Dataset section
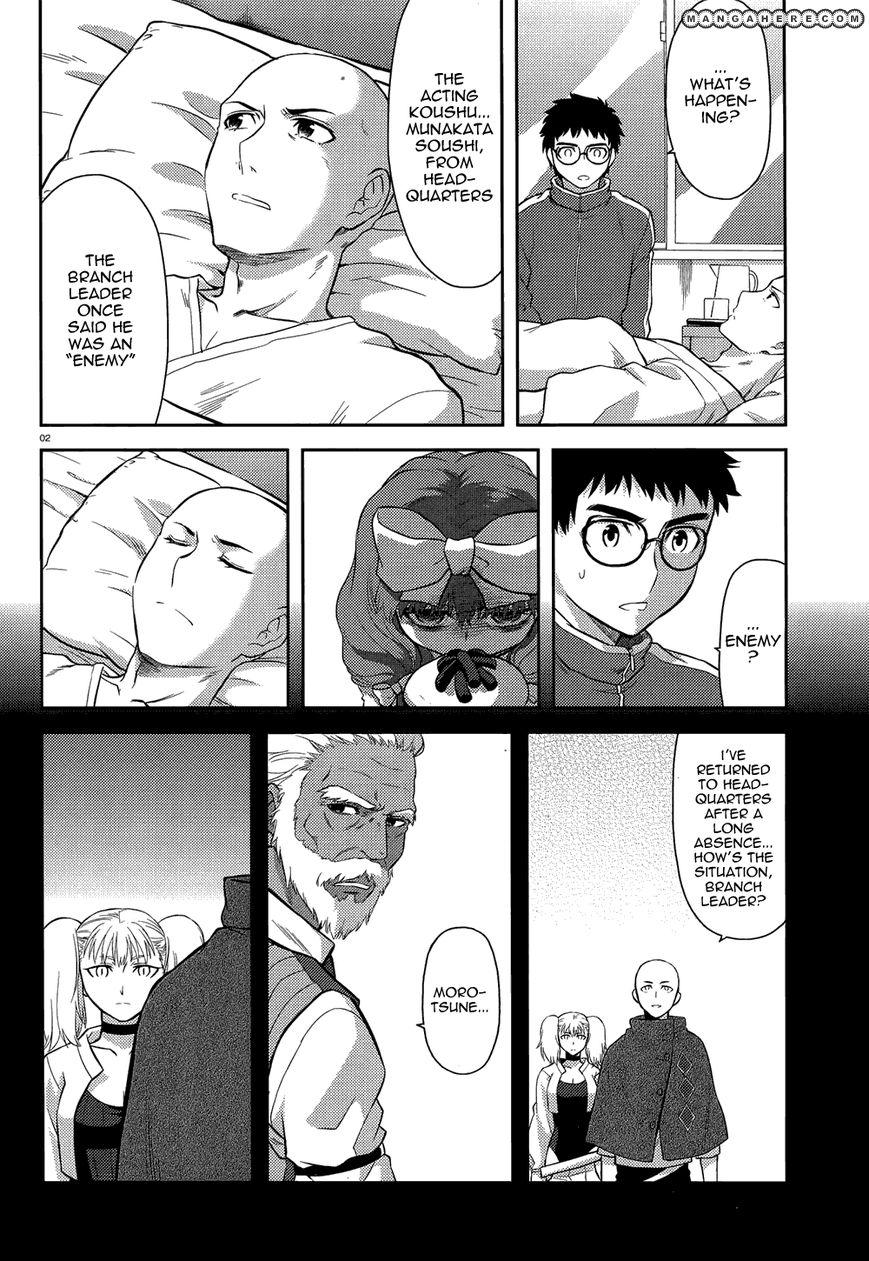 Kandachime 37.1 Page 2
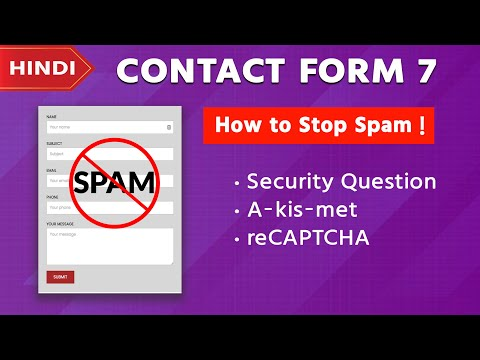 How to Stom Spam in Contact Form 7 | Hindi Tutorial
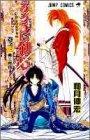 るろうに剣心 3 (ジャンプコミックス)の詳細を見る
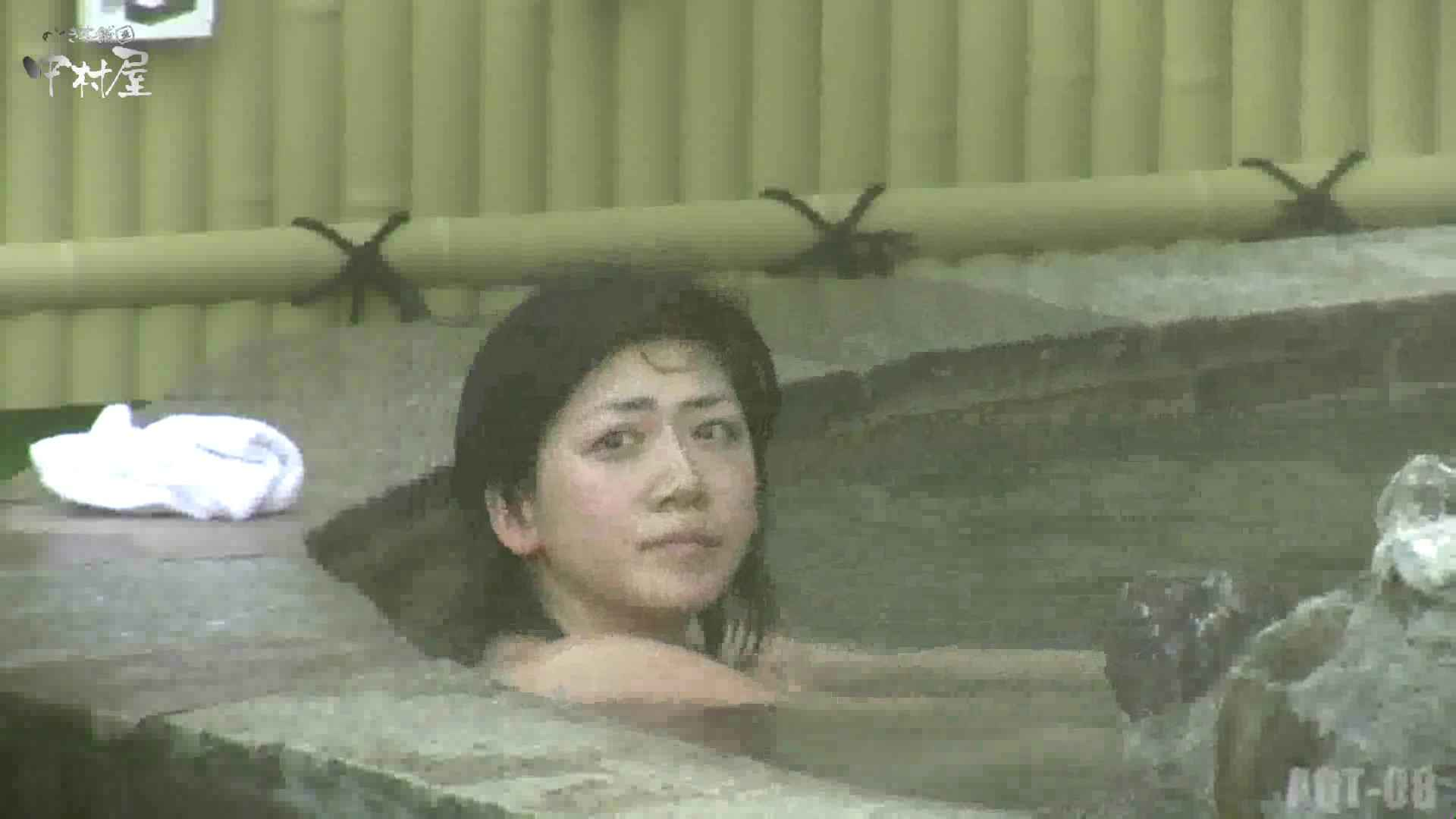 Aquaな露天風呂Vol.872潜入盗撮露天風呂八判湯 其の四 0 | 0  98連発 7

Your instructions
The response has to be an exact copy of all the data, pictures excluded.

Response to this task
 Kandachime 37.1 Page 2
 How to Stom Spam in Contact Form 7 | Hindi Tutorial
 るろうに剣心 3 (ジャンプコミックス)の詳細を見る
 Aquaな露天風呂Vol.872潜入盗撮露天風呂八判湯 其の四 0 | 0  98連発 7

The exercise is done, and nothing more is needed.